§ **STATED PROBLEM 1**
In the rows, edit the stretch from the line containing "How far is the" through the end of the rows so that "higher position" becomes "more elevated spot" and nothing else changes. Return only that stretch, with the pictures left out.

I selected the blog post image intentionally to capture your eyes. I'm sure you understand the circumstances only by seeing this picture. We rely on external service, it does not matter if externally or internally to the organisation, or if they promise 99.9999% availability, when the shit hits the fan, you are going to take a hit as well.
Giving you some technical context - we are using Celery and SQS as broker, using DLQs for dev intervention.
We discovered as part of our production duty schedule ~2500 emails failed to be sent (i.e 2500 DLQ messages), as our mailing service was down. We are using SQS visibility timeout mechanism with 7 retries. Meaning we give 7X30 seconds to the service to become available again before we stop retrying. I think it is safe to say that a production incident taking less than 24 hrs to be contained is rare.
So the first thing was assessing the damage, taking it with the PM seeing if its relevant sending the emails in such a delay. After taking it with him, we considered creating a migration to execute only this specific DLQ messages that we had. Eventually we decided taking all DLQ messages and reprocess them (at the point where the service came to life again).

§ **RECORDS SUPPLIED**
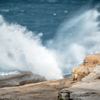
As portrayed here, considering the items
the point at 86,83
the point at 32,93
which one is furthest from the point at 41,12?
the point at 86,83

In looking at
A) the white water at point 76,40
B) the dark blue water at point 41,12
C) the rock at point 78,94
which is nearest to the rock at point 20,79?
the white water at point 76,40

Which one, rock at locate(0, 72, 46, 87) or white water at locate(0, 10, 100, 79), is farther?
white water at locate(0, 10, 100, 79)

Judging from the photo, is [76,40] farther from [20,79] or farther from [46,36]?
[20,79]

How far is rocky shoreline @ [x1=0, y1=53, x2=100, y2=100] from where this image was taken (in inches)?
557

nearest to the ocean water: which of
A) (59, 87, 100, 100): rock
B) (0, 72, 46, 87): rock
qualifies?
(0, 72, 46, 87): rock

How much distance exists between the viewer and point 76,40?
46.6 m

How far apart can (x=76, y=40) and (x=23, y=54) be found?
14.4 metres

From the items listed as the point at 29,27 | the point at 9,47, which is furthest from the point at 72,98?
the point at 29,27

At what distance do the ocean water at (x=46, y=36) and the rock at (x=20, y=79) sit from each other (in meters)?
1.88

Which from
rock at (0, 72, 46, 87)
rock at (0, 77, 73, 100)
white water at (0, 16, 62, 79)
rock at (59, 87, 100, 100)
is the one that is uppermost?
white water at (0, 16, 62, 79)

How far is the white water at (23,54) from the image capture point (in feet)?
99.9

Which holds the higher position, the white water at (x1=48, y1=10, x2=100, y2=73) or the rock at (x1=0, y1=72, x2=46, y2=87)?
the white water at (x1=48, y1=10, x2=100, y2=73)

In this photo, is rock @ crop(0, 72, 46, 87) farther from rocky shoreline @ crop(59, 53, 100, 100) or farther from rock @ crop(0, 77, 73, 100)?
rocky shoreline @ crop(59, 53, 100, 100)

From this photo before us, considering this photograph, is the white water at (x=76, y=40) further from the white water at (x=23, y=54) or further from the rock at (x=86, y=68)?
the rock at (x=86, y=68)
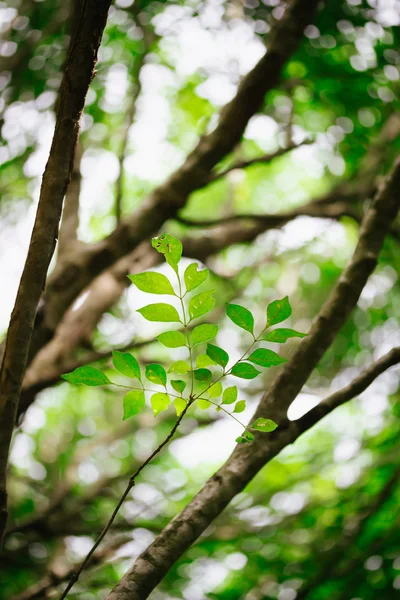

§ **STATED PROBLEM 2**
Answer these questions about the blog post on the failed emails:
(a) What does the team use as the broker with Celery?
(b) About how many emails failed to be sent?
(c) What did the team eventually decide to do with the DLQ messages?

§ **WRITTEN SOLUTION 1**
How far is the white water at (23,54) from the image capture point (in feet)?
99.9

Which holds the more elevated spot, the white water at (x1=48, y1=10, x2=100, y2=73) or the rock at (x1=0, y1=72, x2=46, y2=87)?
the white water at (x1=48, y1=10, x2=100, y2=73)

In this photo, is rock @ crop(0, 72, 46, 87) farther from rocky shoreline @ crop(59, 53, 100, 100) or farther from rock @ crop(0, 77, 73, 100)?
rocky shoreline @ crop(59, 53, 100, 100)

From this photo before us, considering this photograph, is the white water at (x=76, y=40) further from the white water at (x=23, y=54) or further from the rock at (x=86, y=68)?
the rock at (x=86, y=68)

§ **WRITTEN SOLUTION 2**
(a) SQS
(b) About 2500
(c) Take all DLQ messages and reprocess them